Professor Christian Heinrich Flamme begleitet Anne Krüger auf dem Krankenhausflur

Die 83-Jährige Anne Krüger aus Bötersheim bei Tostedt ist auf einem guten Weg. Nur wenige Tage nach einem Beckenringbruch macht sie am Rollator die ersten Schritte. Zu verdanken hat sie das Professor Dr. Christian Heinrich Flamme, Chefarzt der Orthopädie und Unfallchirurgie im Krankenhaus Buchholz, und einer spezialisierten Operationstechnik, die in der Klinik eingesetzt wird.

Eine umgeschlagene Teppichkante brachte Anne Krüger, die in unmittelbarer Nähe ihrer drei Kinder wohnt, an einem Sonntagabend ins Stolpern. Sie schlug lang hin und krachte mit dem Kopf in eine Standvase. „Die Vase war platt, doch mein Kopf noch heil“, kommentiert sie trocken. Dass noch mehr kaputt war als das Blumengefäß bemerkte die alte Dame zunächst nicht.
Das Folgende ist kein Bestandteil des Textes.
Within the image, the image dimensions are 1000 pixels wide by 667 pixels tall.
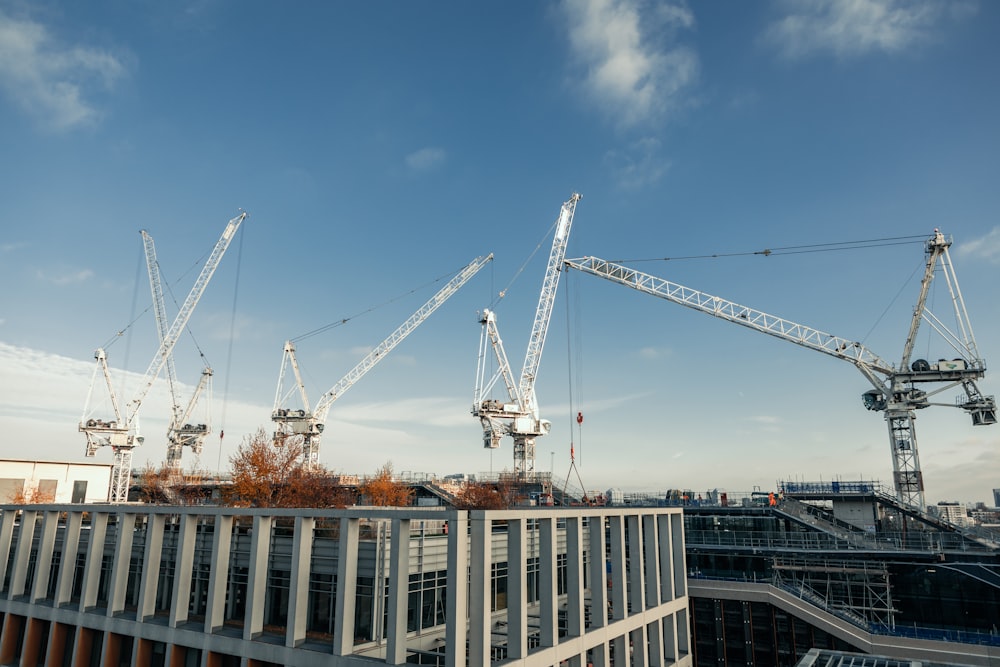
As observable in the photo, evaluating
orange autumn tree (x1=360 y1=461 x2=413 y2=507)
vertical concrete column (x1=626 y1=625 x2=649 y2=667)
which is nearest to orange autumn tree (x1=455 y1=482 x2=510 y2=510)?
orange autumn tree (x1=360 y1=461 x2=413 y2=507)

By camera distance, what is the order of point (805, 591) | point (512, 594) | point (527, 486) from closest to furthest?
point (512, 594) → point (805, 591) → point (527, 486)

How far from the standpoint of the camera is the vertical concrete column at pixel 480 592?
20312 millimetres

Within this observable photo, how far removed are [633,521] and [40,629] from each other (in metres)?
32.7

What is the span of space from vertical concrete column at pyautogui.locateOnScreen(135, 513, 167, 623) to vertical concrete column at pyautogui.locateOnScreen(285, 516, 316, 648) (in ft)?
30.6

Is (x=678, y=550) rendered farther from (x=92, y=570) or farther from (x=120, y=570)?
(x=92, y=570)

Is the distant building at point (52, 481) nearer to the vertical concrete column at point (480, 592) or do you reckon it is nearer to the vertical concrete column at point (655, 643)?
the vertical concrete column at point (655, 643)

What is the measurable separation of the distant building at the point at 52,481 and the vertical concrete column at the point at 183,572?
171ft

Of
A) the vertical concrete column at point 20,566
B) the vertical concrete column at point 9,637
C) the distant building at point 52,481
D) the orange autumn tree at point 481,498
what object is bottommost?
the vertical concrete column at point 9,637

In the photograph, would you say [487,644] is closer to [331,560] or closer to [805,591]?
[331,560]

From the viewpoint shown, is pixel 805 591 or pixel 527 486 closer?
pixel 805 591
Sie versuchte auf dem Bauch ins Wohnzimmer zu robben, um ans Telefon zu kommen.

Glück im Unglück: Einer ihrer Söhne, der gerade draußen die Mülltonne herausstellen wollte, hörte ein Rumpeln, kam sofort und versuchte mit seiner Schwester, die Mutter auf den Rücken zu drehen. Doch das tat ihr weh, sehr weh sogar. Die Geschwister riefen den Rettungswagen, der Anne Krüger ins Krankenhaus Buchholz brachte. Intensive Untersuchungen folgten. Das Ergebnis: Anne Krüger hatte sich den Beckenring gebrochen.

Der Beckenring besteht aus Schambein, Sitzbein, Darmbein und dem Kreuzbein, verbindet den Rumpf mit den Beinen, schützt die inneren Organe und gibt dem Körper Stabilität. Wie Professor Flamme erklärt, sind Beckenringbrüche bei jungen Leuten meist Folge eines Unfalls („Hochrasanztrauma“). Bei Senioren kann ein Stolpern genügen, um den Beckenring zu sprengen. Erklärung: Die Knochenstruktur verliert mit den Jahren an Festigkeit (Osteoporose). Oft wird die Osteoporose erst durch einen Knochenbruch bemerkt.

Etwa die Hälfte der rund 100 Beckenringbrüche, die im Krankenhaus Buchholz jährlich behandelt werden, heilen durch Bettruhe und anschließende schmerzangepasste Mobilisation aus. Nicht so bei Anne Krüger. Sie hatte sich nicht nur Schambein und Sitzbein, sondern auch das Kreuzbein gebrochen. An einer Operation führte deshalb für sie kein Weg vorbei.

Bei diesem Eingriff wird eine Schraube in den hinteren Bereich des Beckenrings eingebracht. Die Platzierung der Schraube im Kreuzbein ist eine knifflige Aufgabe. Denn dort verlaufen Nerven, Gefäße und die Hauptschlagader. Knochen überlagern sich und die Sicht des Operateurs ist eingeschränkt.

Deshalb kommt den Chirurgen im Krankenhaus Buchholz ein 3D-Bildwandler zur Hilfe. Er lässt sie die bisher verborgene dritte Ebene des Operationsgebiets klar erkennen und zeigt ihnen schon während der Operation, ob der Eingriff geglückt ist. Spätestens am Tag danach können die Patienten wieder aufstehen. Das erspart ihnen die mit längerer Bettlägerigkeit verbundenen Risiken wie Muskelschwund, Thrombose und Lungenentzündung, so Professor Flamme.

Anne Krüger kommt fast mühelos aus dem Krankenbett, auf dem Flur geht sie am Rollator, wie sie es von den Physiotherapeuten des Hauses gelernt hat: mit geradem Rücken und festen Schritten. In wenigen Tagen schon wird sie ihre Reha antreten, denn sie will ja wieder fit genug werden, um ihren eigenen Haushalt zu versorgen.

Das Schutz-Programm gegen Osteoporose

Knochenschwund (Osteoporose) erhöht deutlich das Risiko, im Alter zu stürzen und sich einen Knochenbruch zuzuziehen. Doch Osteoporose ist kein Schicksal. Professor Flamme  empfiehlt vor allem jungen Menschen, ihre Knochen regelmäßig durch körperliche Aktivität zu stärken. Insbesondere durch Training gegen Widerstand gewinnen Knochen an Stabilität.

In der dunklen Jahreszeit ist nach dem Rat des Orthopäden eine Nahrungsergänzung mit Vitamin D und Calcium sinnvoll, da der Körper in dieser Zeit das Vitamin D nicht selbst bilden kann.

Frauen ab dem 60. und Männer ab dem 70. Lebensjahr sollten darüber hinaus regelmäßig zur Knochendichtemessung gehen, damit eine Osteoporose erkannt und behandelt werden kann.